Very, by design, and that is both its strength and its barrier to entry. The remake keeps the three factions with branching impact, the deliberate lack of default quest markers or a compass, the requirement to buy a map, the tough early game, dynamic NPC routines and unrestricted exploration that lets you wander into danger you are not ready for. This is the structure that built Gothic’s reputation as a thinking person’s role-playing game, and Alkimia has resisted the temptation to smooth it into a more conventional open-world experience. If you bounced off the original’s stiffness in 2001, the faithfulness here may not win you over.

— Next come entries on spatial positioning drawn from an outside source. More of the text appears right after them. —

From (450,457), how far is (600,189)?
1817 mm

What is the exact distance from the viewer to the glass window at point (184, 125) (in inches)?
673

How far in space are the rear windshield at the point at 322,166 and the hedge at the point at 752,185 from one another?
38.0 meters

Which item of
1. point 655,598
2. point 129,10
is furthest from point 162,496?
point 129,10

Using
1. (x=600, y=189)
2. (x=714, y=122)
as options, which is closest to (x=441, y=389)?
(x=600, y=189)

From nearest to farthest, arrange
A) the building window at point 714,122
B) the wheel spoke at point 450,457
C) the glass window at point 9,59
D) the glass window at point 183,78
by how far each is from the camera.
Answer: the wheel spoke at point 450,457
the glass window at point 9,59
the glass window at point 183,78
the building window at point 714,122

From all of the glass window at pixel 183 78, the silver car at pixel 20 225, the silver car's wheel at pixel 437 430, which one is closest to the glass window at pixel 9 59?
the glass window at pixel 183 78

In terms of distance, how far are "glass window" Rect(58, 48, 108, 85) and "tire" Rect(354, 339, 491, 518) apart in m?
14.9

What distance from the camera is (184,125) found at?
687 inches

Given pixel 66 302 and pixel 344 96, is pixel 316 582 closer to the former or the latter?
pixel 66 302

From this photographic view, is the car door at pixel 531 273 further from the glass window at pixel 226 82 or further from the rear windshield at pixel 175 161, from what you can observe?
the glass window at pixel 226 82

What has been modernised is the moment-to-moment play. Combat and controls are improved, ranged attacks now use proper mouse-aim, quests and NPC routines have been expanded, there is new traversal, and the divisive lockpicking minigame is a fresh addition. Playtime sits comfortably over 50 hours, so the value-per-pound argument is strong if the design clicks with you. For readers who prefer a gentler on-ramp into big releases, our coverage of Apple’s WWDC 2026 plans and our verdict on whether the Samsung Galaxy S26 is worth it in the UK show how we weigh value across very different kinds of tech.

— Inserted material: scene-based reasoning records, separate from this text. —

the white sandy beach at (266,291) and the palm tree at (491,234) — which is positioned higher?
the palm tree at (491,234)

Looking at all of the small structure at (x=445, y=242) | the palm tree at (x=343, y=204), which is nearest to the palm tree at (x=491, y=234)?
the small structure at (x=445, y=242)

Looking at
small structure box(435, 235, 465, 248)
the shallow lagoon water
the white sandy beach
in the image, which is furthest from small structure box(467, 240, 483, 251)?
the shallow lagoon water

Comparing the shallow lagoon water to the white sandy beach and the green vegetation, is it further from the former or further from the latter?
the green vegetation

Specs and scores at a glance
| Detail | Minimum | Recommended |
|---|---|---|
| CPU | Core i7-7700K / Ryzen 5 1600X | Core i7-7700K / Ryzen 5 3600X |
| RAM | 16GB | 32GB |
| GPU (VRAM) | RTX 2070 / RX 6700 XT (8GB) | RTX 3070 Ti / RX 6800 XT (12GB) |
| Storage | 60GB SSD/NVMe, DirectX 12 | NVMe |
| Scores | OpenCritic ~72, Metacritic ~73 | Steam Very Positive (~86%) |
| UK price | £41.99 on Steam (US $49.99) | |
The gap between a mixed critic average and a Very Positive Steam score is the whole story: a game with sharp edges that still delivers for the players it was built for.
Our view
Where to buy or check next in the UK
On PC, Steam is the obvious home at £41.99, and it is where the Very Positive user reviews and the GamersGlobal quote live, so it is also the best place to read fresh impressions before buying. UK key reseller Fanatical lists the same £41.99 price, which is useful for keeping an eye on any early discount, and SteamDB is the tool to bookmark if you want to track price history and wait for a sale. On console, the game is available for PS5 and Xbox Series X|S, though the performance reports there are weaker, so check current patch notes before committing on those platforms.

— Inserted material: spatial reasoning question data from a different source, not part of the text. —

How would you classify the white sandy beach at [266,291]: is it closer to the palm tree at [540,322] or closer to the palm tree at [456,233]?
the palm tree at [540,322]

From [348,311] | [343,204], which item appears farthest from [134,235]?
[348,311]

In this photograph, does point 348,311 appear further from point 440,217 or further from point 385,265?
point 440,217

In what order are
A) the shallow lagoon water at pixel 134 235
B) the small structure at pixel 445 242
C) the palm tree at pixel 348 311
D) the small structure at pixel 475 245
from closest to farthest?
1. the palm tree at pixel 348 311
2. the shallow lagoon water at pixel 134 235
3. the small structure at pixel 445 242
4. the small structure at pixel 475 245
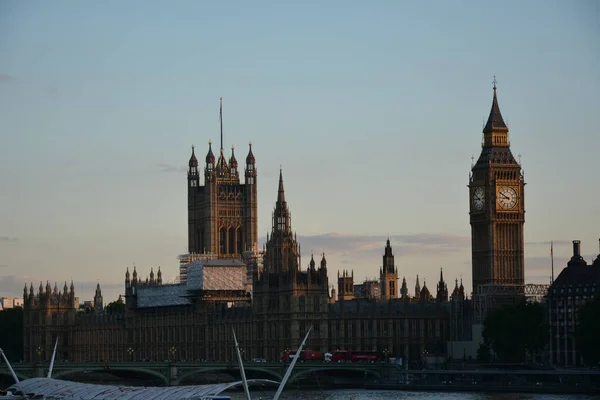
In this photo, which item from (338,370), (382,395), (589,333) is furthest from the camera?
(338,370)

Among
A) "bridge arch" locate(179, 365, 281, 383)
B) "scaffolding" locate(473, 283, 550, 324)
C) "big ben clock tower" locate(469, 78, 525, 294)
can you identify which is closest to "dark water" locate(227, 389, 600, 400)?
"bridge arch" locate(179, 365, 281, 383)

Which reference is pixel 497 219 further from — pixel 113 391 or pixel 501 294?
pixel 113 391

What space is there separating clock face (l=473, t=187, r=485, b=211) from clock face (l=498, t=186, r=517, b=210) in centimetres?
176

Whichever store you choose, the smart move is to check the latest patch status first, given the developer’s 6 June note and the planned Monday update. If you are deciding between buying outright and using a subscription this month, our Xbox Game Pass June 2026 guide and our wider Xbox Games Showcase round-up are both worth a read for context on what else is competing for your time and money right now.
Our verdict
Our score: 7/10. The Gothic 1 Remake is a confident, atmospheric and remarkably faithful rebuild that nails the tone and structure that made the 2001 original a cult classic, and the Very Positive Steam reception shows it lands hard for fans and patient role-players. At £41.99 for 50-plus hours, the value is genuinely strong if the uncompromising design suits you. The reason we land at seven rather than higher is the launch state: persistent jank, crashes acknowledged by the developer, heavy UE5 performance demands and weaker console showings are real, and the mixed critic average reflects that. Our advice for UK buyers is split. If you have an RTX 4060 or 4070-class rig, love deliberate role-playing games and do not mind a few rough weeks, buy now and lean on DLSS or FSR. If you want it smooth and stable, or you are on a card near the 8GB minimum, wait for the first one or two patches and a sale. The risk that flips this verdict is whether THQ Nordic and Alkimia keep patching at pace; if they do, this becomes an easy recommendation.